酈宮前院,張鳳靜靜地站在厚厚的雪地里,抬首望向遠方。天上,細碎的雪花,輕輕地飄落在她那頭黑亮的青絲上,遠遠看去,猶如一幅完美的畫卷。
一轉眼,已經到了深冬,現在距離張鳳進宮的日子,已經半年多了,自從那天深夜里,周慕莫名其妙地離去後,就一直沒有來過酈宮,而最近,宮里的形勢卻越來越嚴峻了,在一些宮人的口中,她了解到現在周慕與瀛王周應已經到了水火不容的地步。
現在朝中的形勢不樂觀,是因為前段時間,一向身體還算健康的皇上卻突然病倒了,現在皇上養病,朝中的大小事務被交到了周慕身上,卻也因為這樣,而遭到了皇後與丞相司馬文的諸多刁難。

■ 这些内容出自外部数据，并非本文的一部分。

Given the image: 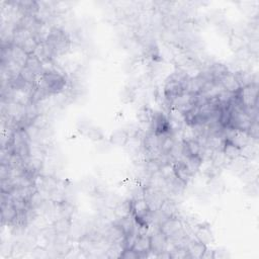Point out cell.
I'll use <instances>...</instances> for the list:
<instances>
[{"instance_id":"6da1fadb","label":"cell","mask_w":259,"mask_h":259,"mask_svg":"<svg viewBox=\"0 0 259 259\" xmlns=\"http://www.w3.org/2000/svg\"><path fill=\"white\" fill-rule=\"evenodd\" d=\"M55 55H63L70 47V39L68 35L60 29L52 28L45 41Z\"/></svg>"},{"instance_id":"7a4b0ae2","label":"cell","mask_w":259,"mask_h":259,"mask_svg":"<svg viewBox=\"0 0 259 259\" xmlns=\"http://www.w3.org/2000/svg\"><path fill=\"white\" fill-rule=\"evenodd\" d=\"M130 215L141 228H147L152 220V212L149 209L144 198H138L130 202Z\"/></svg>"},{"instance_id":"3957f363","label":"cell","mask_w":259,"mask_h":259,"mask_svg":"<svg viewBox=\"0 0 259 259\" xmlns=\"http://www.w3.org/2000/svg\"><path fill=\"white\" fill-rule=\"evenodd\" d=\"M42 86L49 95L58 94L63 91L66 86V80L64 76L55 70H46L41 75Z\"/></svg>"},{"instance_id":"277c9868","label":"cell","mask_w":259,"mask_h":259,"mask_svg":"<svg viewBox=\"0 0 259 259\" xmlns=\"http://www.w3.org/2000/svg\"><path fill=\"white\" fill-rule=\"evenodd\" d=\"M257 92L258 85L254 82L244 86V87H241L238 92L235 93V95L243 109L247 111L257 109Z\"/></svg>"},{"instance_id":"5b68a950","label":"cell","mask_w":259,"mask_h":259,"mask_svg":"<svg viewBox=\"0 0 259 259\" xmlns=\"http://www.w3.org/2000/svg\"><path fill=\"white\" fill-rule=\"evenodd\" d=\"M150 125L152 133H154L157 136L173 133V130H172L169 119L163 113L154 112L152 121H151Z\"/></svg>"},{"instance_id":"8992f818","label":"cell","mask_w":259,"mask_h":259,"mask_svg":"<svg viewBox=\"0 0 259 259\" xmlns=\"http://www.w3.org/2000/svg\"><path fill=\"white\" fill-rule=\"evenodd\" d=\"M159 231H161L167 237L168 240H177L179 238L178 235L181 234L183 231V226L179 219H177L176 217H171L165 219L163 222L160 223Z\"/></svg>"},{"instance_id":"52a82bcc","label":"cell","mask_w":259,"mask_h":259,"mask_svg":"<svg viewBox=\"0 0 259 259\" xmlns=\"http://www.w3.org/2000/svg\"><path fill=\"white\" fill-rule=\"evenodd\" d=\"M144 200L146 201L151 212L155 213L160 209L165 199H162V193L155 188L148 187L144 191Z\"/></svg>"},{"instance_id":"ba28073f","label":"cell","mask_w":259,"mask_h":259,"mask_svg":"<svg viewBox=\"0 0 259 259\" xmlns=\"http://www.w3.org/2000/svg\"><path fill=\"white\" fill-rule=\"evenodd\" d=\"M173 171L175 178L183 185H186L191 180L194 173L184 160H179L176 163H174Z\"/></svg>"},{"instance_id":"9c48e42d","label":"cell","mask_w":259,"mask_h":259,"mask_svg":"<svg viewBox=\"0 0 259 259\" xmlns=\"http://www.w3.org/2000/svg\"><path fill=\"white\" fill-rule=\"evenodd\" d=\"M168 238L161 232L158 231L150 236V243H151V253H154L155 257L157 254L166 251L168 247Z\"/></svg>"},{"instance_id":"30bf717a","label":"cell","mask_w":259,"mask_h":259,"mask_svg":"<svg viewBox=\"0 0 259 259\" xmlns=\"http://www.w3.org/2000/svg\"><path fill=\"white\" fill-rule=\"evenodd\" d=\"M132 249L139 254L140 258L148 257L149 253H151V243H150V236L146 234L138 235L135 239V242L132 246Z\"/></svg>"},{"instance_id":"8fae6325","label":"cell","mask_w":259,"mask_h":259,"mask_svg":"<svg viewBox=\"0 0 259 259\" xmlns=\"http://www.w3.org/2000/svg\"><path fill=\"white\" fill-rule=\"evenodd\" d=\"M202 145L197 139L184 140L181 146V154L184 158L202 156Z\"/></svg>"},{"instance_id":"7c38bea8","label":"cell","mask_w":259,"mask_h":259,"mask_svg":"<svg viewBox=\"0 0 259 259\" xmlns=\"http://www.w3.org/2000/svg\"><path fill=\"white\" fill-rule=\"evenodd\" d=\"M186 250L189 254L190 258H203L207 248V245L204 244L203 242L199 241L198 239H193V240H189L188 243L186 244Z\"/></svg>"},{"instance_id":"4fadbf2b","label":"cell","mask_w":259,"mask_h":259,"mask_svg":"<svg viewBox=\"0 0 259 259\" xmlns=\"http://www.w3.org/2000/svg\"><path fill=\"white\" fill-rule=\"evenodd\" d=\"M220 85L222 86V88L226 91L232 92V93H236L238 92V90L240 89V85L236 79L235 74L228 72L227 74H225L219 81Z\"/></svg>"},{"instance_id":"5bb4252c","label":"cell","mask_w":259,"mask_h":259,"mask_svg":"<svg viewBox=\"0 0 259 259\" xmlns=\"http://www.w3.org/2000/svg\"><path fill=\"white\" fill-rule=\"evenodd\" d=\"M222 152L229 160H235L241 156L242 149L237 146L235 143H233L232 141H230L229 139L225 138Z\"/></svg>"},{"instance_id":"9a60e30c","label":"cell","mask_w":259,"mask_h":259,"mask_svg":"<svg viewBox=\"0 0 259 259\" xmlns=\"http://www.w3.org/2000/svg\"><path fill=\"white\" fill-rule=\"evenodd\" d=\"M28 58H29V55L23 49L12 44V46H11V61L13 63L17 64L18 66H20L21 68H24L26 66Z\"/></svg>"},{"instance_id":"2e32d148","label":"cell","mask_w":259,"mask_h":259,"mask_svg":"<svg viewBox=\"0 0 259 259\" xmlns=\"http://www.w3.org/2000/svg\"><path fill=\"white\" fill-rule=\"evenodd\" d=\"M25 67L32 70L37 76L42 75L43 73H44V66H43V62L34 54L29 55V58L27 60Z\"/></svg>"},{"instance_id":"e0dca14e","label":"cell","mask_w":259,"mask_h":259,"mask_svg":"<svg viewBox=\"0 0 259 259\" xmlns=\"http://www.w3.org/2000/svg\"><path fill=\"white\" fill-rule=\"evenodd\" d=\"M158 212H160L162 214V216L165 219L171 218V217H175L176 206L172 201H170L168 199H165L163 201L160 209L158 210Z\"/></svg>"},{"instance_id":"ac0fdd59","label":"cell","mask_w":259,"mask_h":259,"mask_svg":"<svg viewBox=\"0 0 259 259\" xmlns=\"http://www.w3.org/2000/svg\"><path fill=\"white\" fill-rule=\"evenodd\" d=\"M196 237L197 239L204 244L208 245L213 241V235L212 231L209 227H199L198 231L196 232Z\"/></svg>"},{"instance_id":"d6986e66","label":"cell","mask_w":259,"mask_h":259,"mask_svg":"<svg viewBox=\"0 0 259 259\" xmlns=\"http://www.w3.org/2000/svg\"><path fill=\"white\" fill-rule=\"evenodd\" d=\"M70 227H71V221L70 219H66V218H59L54 224L55 231L59 235L66 234L69 231Z\"/></svg>"},{"instance_id":"ffe728a7","label":"cell","mask_w":259,"mask_h":259,"mask_svg":"<svg viewBox=\"0 0 259 259\" xmlns=\"http://www.w3.org/2000/svg\"><path fill=\"white\" fill-rule=\"evenodd\" d=\"M129 140V135L124 130H119L111 137V143L116 146H126Z\"/></svg>"},{"instance_id":"44dd1931","label":"cell","mask_w":259,"mask_h":259,"mask_svg":"<svg viewBox=\"0 0 259 259\" xmlns=\"http://www.w3.org/2000/svg\"><path fill=\"white\" fill-rule=\"evenodd\" d=\"M19 76L23 78L24 81L27 82L29 85H31V86L35 85V82H36V79H37V75L32 70H30L29 68L24 67L23 69H21L20 72H19Z\"/></svg>"},{"instance_id":"7402d4cb","label":"cell","mask_w":259,"mask_h":259,"mask_svg":"<svg viewBox=\"0 0 259 259\" xmlns=\"http://www.w3.org/2000/svg\"><path fill=\"white\" fill-rule=\"evenodd\" d=\"M153 111H151L149 107H142V109L138 112V119L141 123L151 124L153 118Z\"/></svg>"},{"instance_id":"603a6c76","label":"cell","mask_w":259,"mask_h":259,"mask_svg":"<svg viewBox=\"0 0 259 259\" xmlns=\"http://www.w3.org/2000/svg\"><path fill=\"white\" fill-rule=\"evenodd\" d=\"M120 258H124V259H138L139 254L134 251L132 248H128V249H123Z\"/></svg>"}]
</instances>
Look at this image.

而朝中大臣見勢不妙,也紛紛分為了對立的兩派,一派是屬于司馬文領導的瀛王派,而另一派多是一些朝中比較保守的老臣,是支持周慕的,雖然是如此,可是,還是不斷有一些比較忠心的大臣被害。這些日子以來,支持周慕的大臣中,已經有二個被害。
張鳳雖然知道朝中形勢對周應不利,可是,她卻幫不了他,因為,朝中的事,只能夠靠他自己,而她卻只能夠在暗中提防,皇後向他下毒手。
就在一個多月前,皇後皇後娘娘忽然把她昭去,在語氣間,盡的警告她不要妄想利用瀛王,並要她承諾,不再見瀛王,否則,就會不惜一切殺了她,即使她現在身為太子妃。
她對皇後娘娘的警告,並不放在心上,令她擔心的是,皇上的安危,因為,皇後娘娘既然敢撕破臉皮當面警告她,一定是有了奪位的決心,並且,已經做好了周全的準備。
果然,她的擔心成了事實,她還來不及做任何措施,皇上就莫名其妙地重病不起,幸虧皇上早有準備,重病之前,已經吩咐一位比較忠心的大臣,宣布了讓周慕暫時代理朝中政務的消息。
這一著,顯然皇後娘娘並沒有料到,可是,這樣一來,周慕的生命就會受到了前所未有的威脅而危在旦夕。
想到這里,張鳳輕輕地嘆了一口氣,所幸,周慕現在剛剛處理朝中事務不久,並沒有出宮的機會,而皇後娘娘與司馬文想對他下手,也不敢輕舉妄動,雖然皇後娘娘目前權勢滔天,不過,因為宮中有著眾多的御林軍,所以她還是有所顧慮的。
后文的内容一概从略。